Ben Blank (November 26, 1921 February 3, 2009) was an American innovator in television graphics, working for both CBS and the American Broadcasting Company, who has been credited with creating the first news graphic and the first use of a logo displayed over a news anchor's shoulder, winning an Emmy Award for his work.

Early life

Blank was born in San Francisco, California. He moved with his family to Union City, New Jersey, where he won an art contest sponsored by the Hudson Dispatch for his sketches, which he would often make on butcher paper at the grocery store his father operated. Blank attended Cooper Union in New York City, which was interrupted by his service in the United States Army during World War II.[1]

Television career

While at CBS News in October 1957, following the launch of the Sputnik 1 by the Soviet Union, Blank attached a golf ball to a bent coat hanger which was attached to a turntable that rotated the ball around a globe. Blank described how "We filmed it for a minute, edited it into a loop, and it led the evening news", in a clip that has been described as the first newscast graphic. He was also credited with being the first to have a graphic design placed over the shoulder of the news anchor. He served as the graphics director at CBS News until 1962. CBS News anchor Walter Cronkite described Blank as "a pioneer of television graphics at a time when his artistry and genius were all we had to demonstrate a complicated story".[1]

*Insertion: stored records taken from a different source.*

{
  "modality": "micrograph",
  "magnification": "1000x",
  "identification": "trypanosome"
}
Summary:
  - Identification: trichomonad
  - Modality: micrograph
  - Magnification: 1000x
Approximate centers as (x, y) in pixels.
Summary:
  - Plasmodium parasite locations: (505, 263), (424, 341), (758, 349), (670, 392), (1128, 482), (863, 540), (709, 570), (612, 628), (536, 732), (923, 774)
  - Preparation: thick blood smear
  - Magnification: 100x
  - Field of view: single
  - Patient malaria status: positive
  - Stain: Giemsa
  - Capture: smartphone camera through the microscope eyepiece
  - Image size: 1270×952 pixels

In a 1961 visit to West Germany, Blank visited the state television network's graphic department, discovering that they were using methods under which the staff took eight days to prepare an on-screen graphic as they were sending drawings to outside processors for photo processing and type house work. Blank introduced rapid photo processing and the use of pre-printed letters in captions that were described as having "advanced German graphics knowledge 10 years".[2]

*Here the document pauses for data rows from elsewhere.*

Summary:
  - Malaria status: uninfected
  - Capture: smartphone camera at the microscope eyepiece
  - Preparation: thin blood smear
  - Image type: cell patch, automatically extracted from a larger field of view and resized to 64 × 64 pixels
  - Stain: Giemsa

Blank moved to ABC News in 1962, and spent three decades there, retiring as managing director of graphics for the network. In 1963, Blank created a graphic for a story on the Vietnam War in which a map of Vietnam was lit on fire on camera "to suggest the intensity of the conflict". After Gordon Cooper flew aboard Mercury-Atlas 9 on the last mission of Project Mercury in May 1963, Blank obtained a Mercury capsule model from the office of science correspondent Jules Bergman, placed it in a pail of water and had a camera zoom in tight while a stagehand jiggled the bucket.[2] During a 1963 visit to New York City by President John F. Kennedy, Blank had his graphic artists prepare a map of the city with the motorcade route cut out, using colored cardboard to show the president's progress.[2] In 1990, Blank was honored with an Emmy Award for his work on Primetime Live, ABC's prime time news magazine program.[1]

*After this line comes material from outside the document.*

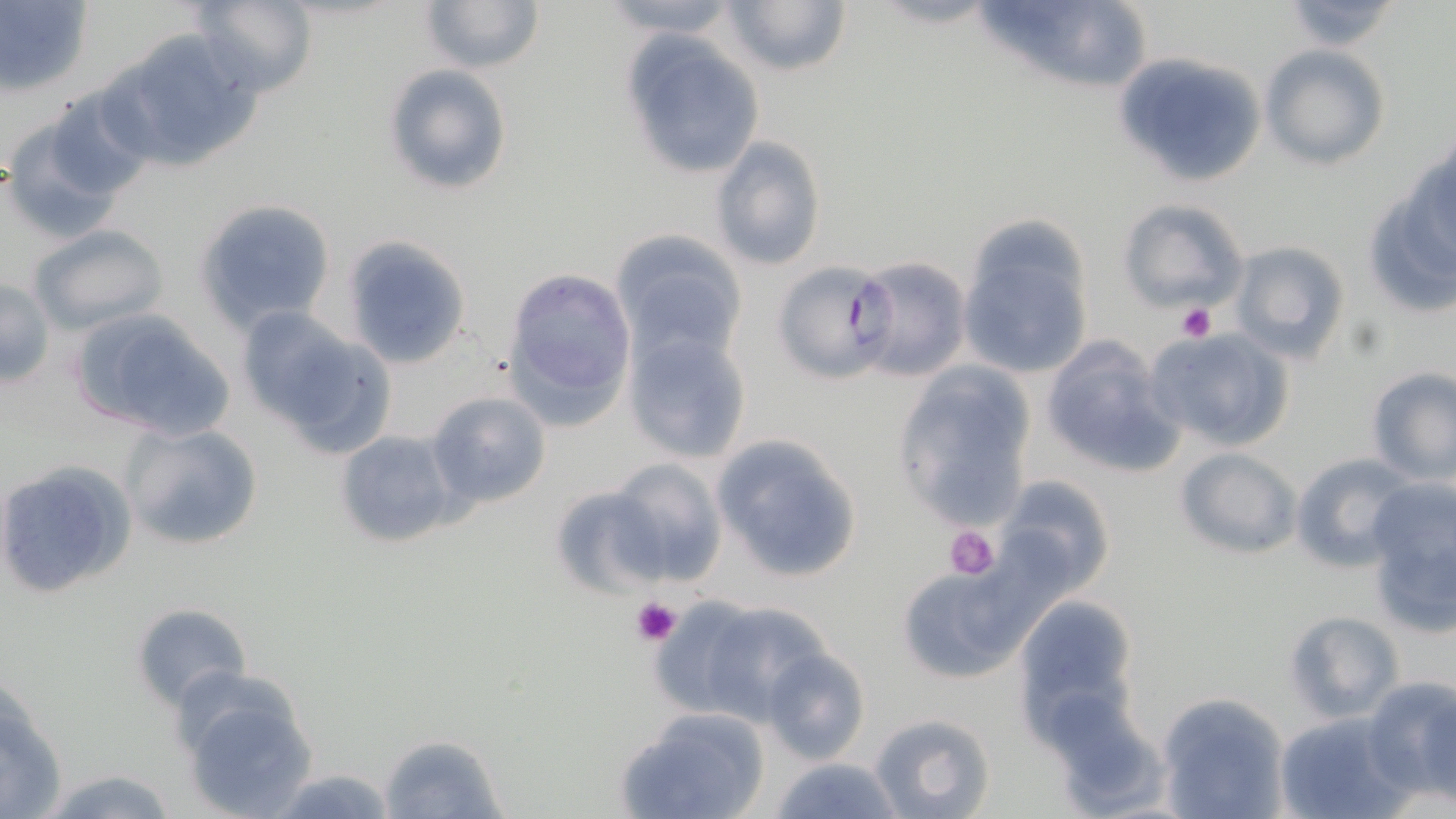

Approximate bounding boxes as named x1/y1/x2/y2 corners in pixels. Platelet locations: (x1=1176, y1=301, x2=1217, y2=342), (x1=946, y1=526, x2=1001, y2=579), (x1=632, y1=598, x2=681, y2=647). Uninfected red blood cell locations: (x1=188, y1=0, x2=317, y2=96), (x1=419, y1=0, x2=544, y2=75), (x1=597, y1=0, x2=744, y2=39), (x1=722, y1=0, x2=851, y2=78), (x1=1019, y1=1, x2=1149, y2=105), (x1=1283, y1=2, x2=1403, y2=50), (x1=111, y1=29, x2=266, y2=168), (x1=619, y1=31, x2=766, y2=181), (x1=1261, y1=46, x2=1389, y2=169), (x1=1114, y1=51, x2=1267, y2=187), (x1=383, y1=64, x2=512, y2=196), (x1=43, y1=84, x2=154, y2=200), (x1=2, y1=118, x2=126, y2=240), (x1=710, y1=135, x2=827, y2=271), (x1=1358, y1=165, x2=1456, y2=322), (x1=1118, y1=198, x2=1250, y2=314), (x1=194, y1=199, x2=336, y2=332), (x1=28, y1=224, x2=167, y2=332), (x1=957, y1=225, x2=1095, y2=382), (x1=608, y1=229, x2=747, y2=363), (x1=344, y1=236, x2=471, y2=370), (x1=1227, y1=239, x2=1352, y2=366), (x1=771, y1=260, x2=897, y2=385), (x1=504, y1=267, x2=637, y2=423), (x1=0, y1=276, x2=53, y2=390), (x1=234, y1=305, x2=376, y2=440), (x1=67, y1=307, x2=237, y2=443), (x1=621, y1=328, x2=753, y2=463), (x1=1147, y1=328, x2=1295, y2=456), (x1=1041, y1=337, x2=1184, y2=478), (x1=891, y1=363, x2=1037, y2=532), (x1=1365, y1=366, x2=1456, y2=485), (x1=427, y1=389, x2=552, y2=508), (x1=118, y1=421, x2=264, y2=551), (x1=333, y1=428, x2=459, y2=548), (x1=709, y1=432, x2=864, y2=583), (x1=1174, y1=447, x2=1302, y2=561), (x1=1290, y1=452, x2=1421, y2=573), (x1=605, y1=459, x2=727, y2=585), (x1=995, y1=474, x2=1116, y2=594), (x1=1362, y1=481, x2=1456, y2=635), (x1=550, y1=486, x2=672, y2=596), (x1=892, y1=565, x2=1032, y2=682), (x1=652, y1=589, x2=835, y2=727), (x1=1012, y1=597, x2=1141, y2=736), (x1=131, y1=601, x2=252, y2=711), (x1=1284, y1=612, x2=1406, y2=724), (x1=761, y1=648, x2=872, y2=764), (x1=170, y1=675, x2=322, y2=818), (x1=0, y1=676, x2=69, y2=819), (x1=1364, y1=676, x2=1456, y2=801), (x1=1159, y1=693, x2=1290, y2=818), (x1=1043, y1=694, x2=1171, y2=815), (x1=615, y1=706, x2=770, y2=819), (x1=1275, y1=711, x2=1410, y2=819), (x1=871, y1=712, x2=996, y2=819), (x1=377, y1=731, x2=507, y2=818), (x1=770, y1=756, x2=901, y2=818), (x1=34, y1=764, x2=181, y2=819), (x1=266, y1=767, x2=400, y2=819). Plasmodium falciparum-infected red blood cell locations: (x1=852, y1=256, x2=971, y2=382). Slide-level diagnosis: Plasmodium falciparum. Image is 1456×819 pixels. May-Grünwald-Giemsa stain. 1000x magnification. Thin blood smear. Optical microscopy. Single field of view.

John Hockenberry, in his 2006 book, Looking Closer: Critical Writings on Graphic Design, called Blank the "television graphic artist's equivalent of Homer, Marshall McLuhan and Edward R. Murrow rolled into one."[1]

Death

A resident of Teaneck, New Jersey for 55 years, Blank died at age 87 on February 3, 2009. He was survived by his wife Miriam, to whom he had been married for 60 years, two daughters, a son and four grandchildren.[1]

References

  1. Heller, Steven (February 18, 2009). "Ben Blank, Innovator of Graphics for TV News, Dies at 87". The New York Times. p. B10. Retrieved October 22, 2019.
  2. Stengren, Bernard (August 11, 1963). "Television Graphics – A Little Imagery With the Words". The New York Times. p. X13. Retrieved October 22, 2009.